===== Material

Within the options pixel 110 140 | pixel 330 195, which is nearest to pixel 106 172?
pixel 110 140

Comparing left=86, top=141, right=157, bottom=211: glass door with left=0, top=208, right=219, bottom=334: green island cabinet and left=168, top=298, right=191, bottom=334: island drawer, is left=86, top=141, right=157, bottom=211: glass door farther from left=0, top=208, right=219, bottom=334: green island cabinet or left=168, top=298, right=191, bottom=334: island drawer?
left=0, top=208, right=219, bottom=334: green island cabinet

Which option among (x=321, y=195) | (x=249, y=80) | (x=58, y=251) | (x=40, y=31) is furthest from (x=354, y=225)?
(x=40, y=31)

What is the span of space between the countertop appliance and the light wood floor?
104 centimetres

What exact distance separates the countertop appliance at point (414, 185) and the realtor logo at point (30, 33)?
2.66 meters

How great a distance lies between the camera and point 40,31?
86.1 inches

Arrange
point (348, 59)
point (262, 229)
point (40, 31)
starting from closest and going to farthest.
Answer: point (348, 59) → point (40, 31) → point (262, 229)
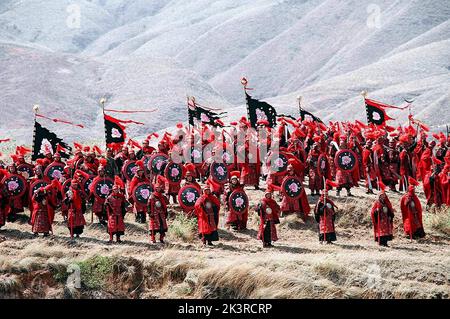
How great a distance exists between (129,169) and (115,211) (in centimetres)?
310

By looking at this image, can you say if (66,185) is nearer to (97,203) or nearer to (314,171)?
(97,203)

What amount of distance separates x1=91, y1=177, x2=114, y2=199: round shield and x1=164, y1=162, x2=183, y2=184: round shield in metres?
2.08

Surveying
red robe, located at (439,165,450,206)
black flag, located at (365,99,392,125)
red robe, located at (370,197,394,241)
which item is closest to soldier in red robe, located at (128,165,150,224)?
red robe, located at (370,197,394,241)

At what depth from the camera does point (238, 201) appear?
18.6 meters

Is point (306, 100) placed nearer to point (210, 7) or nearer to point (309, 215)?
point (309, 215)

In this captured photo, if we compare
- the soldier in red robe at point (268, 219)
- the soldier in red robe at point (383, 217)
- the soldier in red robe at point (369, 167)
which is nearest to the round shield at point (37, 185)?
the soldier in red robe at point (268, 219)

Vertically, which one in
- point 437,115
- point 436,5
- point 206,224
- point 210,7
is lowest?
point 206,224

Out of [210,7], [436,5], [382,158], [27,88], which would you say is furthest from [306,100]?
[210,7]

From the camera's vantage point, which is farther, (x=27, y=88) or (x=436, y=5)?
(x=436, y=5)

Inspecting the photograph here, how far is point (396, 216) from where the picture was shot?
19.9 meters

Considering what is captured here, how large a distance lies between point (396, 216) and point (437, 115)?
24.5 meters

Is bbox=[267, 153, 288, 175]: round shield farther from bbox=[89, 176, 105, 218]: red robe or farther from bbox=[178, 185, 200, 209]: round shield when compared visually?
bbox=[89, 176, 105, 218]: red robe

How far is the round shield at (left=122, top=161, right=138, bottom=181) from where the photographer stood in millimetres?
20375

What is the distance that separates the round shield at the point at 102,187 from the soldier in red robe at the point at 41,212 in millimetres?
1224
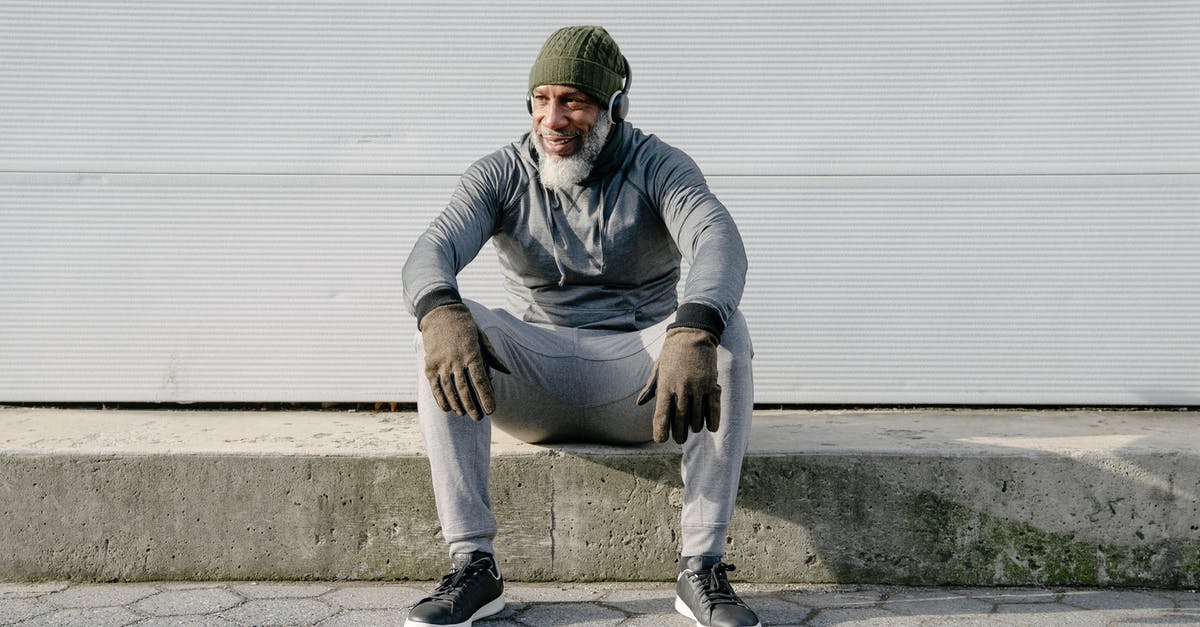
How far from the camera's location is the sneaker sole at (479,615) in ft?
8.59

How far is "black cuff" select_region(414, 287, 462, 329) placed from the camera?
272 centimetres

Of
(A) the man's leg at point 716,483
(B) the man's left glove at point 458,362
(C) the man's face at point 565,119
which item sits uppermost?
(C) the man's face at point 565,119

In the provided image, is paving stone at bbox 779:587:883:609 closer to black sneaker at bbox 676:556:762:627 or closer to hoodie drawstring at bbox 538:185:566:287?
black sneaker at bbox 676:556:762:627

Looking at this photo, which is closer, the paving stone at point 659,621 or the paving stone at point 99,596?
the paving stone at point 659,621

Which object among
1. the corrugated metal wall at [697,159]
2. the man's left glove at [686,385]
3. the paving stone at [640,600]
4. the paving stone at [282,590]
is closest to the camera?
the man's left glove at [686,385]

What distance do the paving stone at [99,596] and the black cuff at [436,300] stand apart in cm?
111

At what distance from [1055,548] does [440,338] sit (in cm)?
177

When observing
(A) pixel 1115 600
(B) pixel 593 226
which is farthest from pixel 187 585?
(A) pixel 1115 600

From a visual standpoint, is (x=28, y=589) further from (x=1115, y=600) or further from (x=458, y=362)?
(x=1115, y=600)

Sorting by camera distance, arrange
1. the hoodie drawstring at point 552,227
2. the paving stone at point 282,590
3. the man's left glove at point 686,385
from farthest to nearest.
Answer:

==========

**Exercise details**
Rewrite the lines from the one containing "From the camera's vantage" through the one containing "19.9 meters", inclusive, replacing "farther" with "further" and leaving everything else unchanged.

**Written solution**
From the camera's vantage point, which is further, (x=27, y=88) or (x=436, y=5)?
(x=436, y=5)

Inspecting the photograph here, how far is point (396, 216) from where the picture was shot?
19.9 meters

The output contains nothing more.